> Data in this exercise:

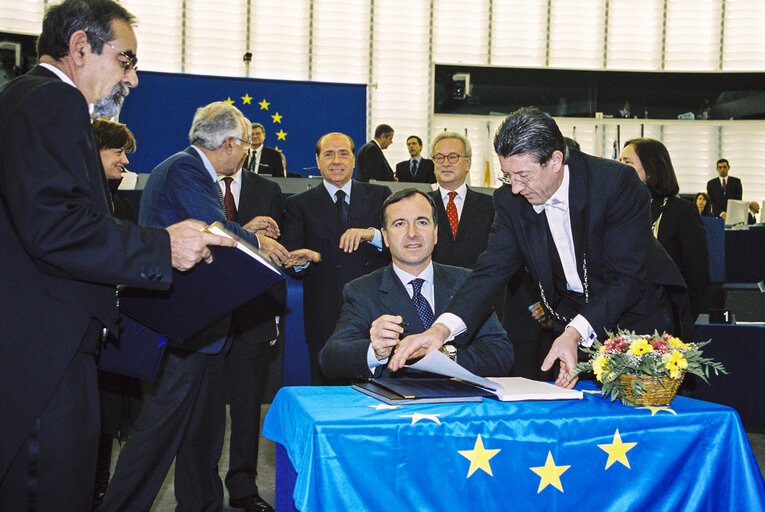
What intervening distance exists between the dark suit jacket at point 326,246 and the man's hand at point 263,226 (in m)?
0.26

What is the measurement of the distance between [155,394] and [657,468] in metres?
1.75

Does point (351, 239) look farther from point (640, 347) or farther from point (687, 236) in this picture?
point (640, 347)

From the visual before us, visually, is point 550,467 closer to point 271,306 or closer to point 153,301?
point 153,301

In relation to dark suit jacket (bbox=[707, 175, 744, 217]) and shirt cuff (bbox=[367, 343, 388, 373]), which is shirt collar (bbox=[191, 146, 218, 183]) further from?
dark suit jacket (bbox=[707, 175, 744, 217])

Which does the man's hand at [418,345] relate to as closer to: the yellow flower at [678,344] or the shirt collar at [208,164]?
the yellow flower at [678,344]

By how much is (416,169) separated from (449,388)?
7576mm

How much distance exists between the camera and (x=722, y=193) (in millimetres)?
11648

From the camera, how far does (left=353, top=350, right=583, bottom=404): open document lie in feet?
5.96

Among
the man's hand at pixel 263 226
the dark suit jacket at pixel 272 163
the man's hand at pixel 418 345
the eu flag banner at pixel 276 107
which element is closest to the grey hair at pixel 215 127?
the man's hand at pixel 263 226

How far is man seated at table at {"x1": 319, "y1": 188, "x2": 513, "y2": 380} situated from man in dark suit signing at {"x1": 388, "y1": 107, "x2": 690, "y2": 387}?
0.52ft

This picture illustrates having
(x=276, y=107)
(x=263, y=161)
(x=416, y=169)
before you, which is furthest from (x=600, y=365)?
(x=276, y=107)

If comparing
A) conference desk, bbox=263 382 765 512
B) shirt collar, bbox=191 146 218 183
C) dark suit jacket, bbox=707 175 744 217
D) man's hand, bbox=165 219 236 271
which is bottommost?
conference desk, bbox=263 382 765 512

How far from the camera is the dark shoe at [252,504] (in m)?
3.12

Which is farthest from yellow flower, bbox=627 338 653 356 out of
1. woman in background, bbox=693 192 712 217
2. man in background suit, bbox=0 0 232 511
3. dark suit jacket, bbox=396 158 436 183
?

> Task to carry out: Reproduce every item above verbatim, from start to finish. Leave the picture out of your copy.

> Reply to the task:
What intervening distance exists between the dark suit jacket at point 326,246 and the man's hand at point 263,226 (in m)?
0.26

What is the measurement of the distance between [155,394] and [657,468] in metres?
1.75

Does point (351, 239) look farther from point (640, 347) or farther from point (687, 236) in this picture?
point (640, 347)

From the visual before us, visually, is point 550,467 closer to point 271,306 or closer to point 153,301?
point 153,301

In relation to dark suit jacket (bbox=[707, 175, 744, 217]) and shirt cuff (bbox=[367, 343, 388, 373]), which is shirt collar (bbox=[191, 146, 218, 183]) further from?
dark suit jacket (bbox=[707, 175, 744, 217])

Which does the man's hand at [418,345] relate to as closer to: the yellow flower at [678,344] or the shirt collar at [208,164]?
the yellow flower at [678,344]

By how much is (416,169) separated from (449,388)?
7576mm

How much distance exists between the camera and (x=722, y=193) (in millimetres)?
11648

From the camera, how far does (left=353, top=350, right=583, bottom=404): open document lie in feet?
5.96

Among
the man's hand at pixel 263 226
the dark suit jacket at pixel 272 163
the man's hand at pixel 418 345
the eu flag banner at pixel 276 107
which element is closest to the grey hair at pixel 215 127?
the man's hand at pixel 263 226

How far is man seated at table at {"x1": 319, "y1": 188, "x2": 513, "y2": 380} situated from man in dark suit signing at {"x1": 388, "y1": 107, "x2": 690, "y2": 387}?
0.52ft

This picture illustrates having
(x=276, y=107)
(x=263, y=161)
(x=416, y=169)
before you, which is furthest from (x=600, y=365)?
(x=276, y=107)

If comparing
A) conference desk, bbox=263 382 765 512
B) shirt collar, bbox=191 146 218 183
C) dark suit jacket, bbox=707 175 744 217
D) man's hand, bbox=165 219 236 271
which is bottommost?
conference desk, bbox=263 382 765 512

How far from the camera is the dark shoe at [252,504] (in m)?
3.12

Which is farthest from yellow flower, bbox=627 338 653 356 out of
1. woman in background, bbox=693 192 712 217
2. man in background suit, bbox=0 0 232 511
3. dark suit jacket, bbox=396 158 436 183
?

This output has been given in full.